__Problem requirements__
Every line of the following records that includes "California" should be copied.

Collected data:
++++++++++

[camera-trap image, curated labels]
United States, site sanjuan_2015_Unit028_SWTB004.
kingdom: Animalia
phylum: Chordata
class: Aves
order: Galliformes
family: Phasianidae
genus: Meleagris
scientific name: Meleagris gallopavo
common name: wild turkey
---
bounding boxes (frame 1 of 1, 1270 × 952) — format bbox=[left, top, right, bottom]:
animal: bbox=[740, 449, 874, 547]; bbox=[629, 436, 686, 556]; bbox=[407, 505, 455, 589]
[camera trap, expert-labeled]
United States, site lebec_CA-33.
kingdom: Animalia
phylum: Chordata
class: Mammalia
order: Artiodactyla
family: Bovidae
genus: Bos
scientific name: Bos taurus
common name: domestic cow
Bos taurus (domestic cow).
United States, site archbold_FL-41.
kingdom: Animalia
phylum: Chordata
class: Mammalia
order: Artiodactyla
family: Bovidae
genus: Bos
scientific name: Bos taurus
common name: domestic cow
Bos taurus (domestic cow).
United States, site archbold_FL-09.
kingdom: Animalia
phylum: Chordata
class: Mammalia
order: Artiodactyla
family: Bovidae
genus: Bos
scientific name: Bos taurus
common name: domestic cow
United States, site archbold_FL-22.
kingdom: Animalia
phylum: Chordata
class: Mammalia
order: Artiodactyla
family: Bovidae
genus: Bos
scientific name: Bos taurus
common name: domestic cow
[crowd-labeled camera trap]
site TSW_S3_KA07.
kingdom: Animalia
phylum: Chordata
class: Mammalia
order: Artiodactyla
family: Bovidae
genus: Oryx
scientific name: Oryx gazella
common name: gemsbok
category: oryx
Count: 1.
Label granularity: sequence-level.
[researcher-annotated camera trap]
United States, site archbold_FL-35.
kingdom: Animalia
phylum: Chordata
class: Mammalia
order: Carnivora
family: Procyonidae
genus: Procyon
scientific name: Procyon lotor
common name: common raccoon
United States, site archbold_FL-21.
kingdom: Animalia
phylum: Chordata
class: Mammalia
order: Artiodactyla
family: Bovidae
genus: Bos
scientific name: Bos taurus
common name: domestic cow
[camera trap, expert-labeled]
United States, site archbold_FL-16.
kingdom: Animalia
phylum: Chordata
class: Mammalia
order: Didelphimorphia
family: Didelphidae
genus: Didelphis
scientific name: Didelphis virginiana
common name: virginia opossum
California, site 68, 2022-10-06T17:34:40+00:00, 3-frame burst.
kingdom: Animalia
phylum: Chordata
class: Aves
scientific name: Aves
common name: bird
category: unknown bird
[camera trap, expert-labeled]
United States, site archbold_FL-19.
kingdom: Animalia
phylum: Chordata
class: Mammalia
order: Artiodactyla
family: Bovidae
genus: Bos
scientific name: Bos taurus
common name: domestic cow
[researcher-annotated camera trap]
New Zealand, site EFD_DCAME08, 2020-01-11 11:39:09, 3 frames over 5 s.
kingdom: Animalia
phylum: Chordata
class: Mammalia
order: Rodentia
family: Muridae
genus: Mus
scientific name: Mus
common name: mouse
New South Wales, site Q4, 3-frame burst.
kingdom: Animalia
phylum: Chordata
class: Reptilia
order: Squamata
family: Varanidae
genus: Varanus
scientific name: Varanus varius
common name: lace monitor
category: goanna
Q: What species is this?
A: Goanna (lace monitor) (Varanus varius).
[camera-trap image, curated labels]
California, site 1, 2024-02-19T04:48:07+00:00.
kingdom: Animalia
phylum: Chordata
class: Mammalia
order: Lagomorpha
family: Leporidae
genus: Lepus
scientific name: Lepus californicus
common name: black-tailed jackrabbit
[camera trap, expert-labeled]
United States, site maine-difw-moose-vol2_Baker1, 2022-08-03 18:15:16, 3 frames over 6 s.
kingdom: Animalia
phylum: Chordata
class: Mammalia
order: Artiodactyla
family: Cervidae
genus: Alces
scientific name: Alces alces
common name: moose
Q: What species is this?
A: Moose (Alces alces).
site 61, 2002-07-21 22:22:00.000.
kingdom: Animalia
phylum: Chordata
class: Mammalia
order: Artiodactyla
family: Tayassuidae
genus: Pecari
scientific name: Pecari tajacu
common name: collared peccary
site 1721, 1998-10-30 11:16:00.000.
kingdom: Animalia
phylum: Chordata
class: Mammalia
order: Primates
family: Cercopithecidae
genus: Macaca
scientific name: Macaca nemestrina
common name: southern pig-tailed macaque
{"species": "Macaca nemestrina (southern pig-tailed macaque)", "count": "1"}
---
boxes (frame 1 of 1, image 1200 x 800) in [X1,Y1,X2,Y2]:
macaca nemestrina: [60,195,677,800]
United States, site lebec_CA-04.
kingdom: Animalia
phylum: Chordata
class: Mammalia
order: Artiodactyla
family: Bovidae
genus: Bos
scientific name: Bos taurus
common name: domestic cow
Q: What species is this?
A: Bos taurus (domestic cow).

++++++++++

__Solved problem__
California, site 68, 2022-10-06T17:34:40+00:00, 3-frame burst.
California, site 1, 2024-02-19T04:48:07+00:00.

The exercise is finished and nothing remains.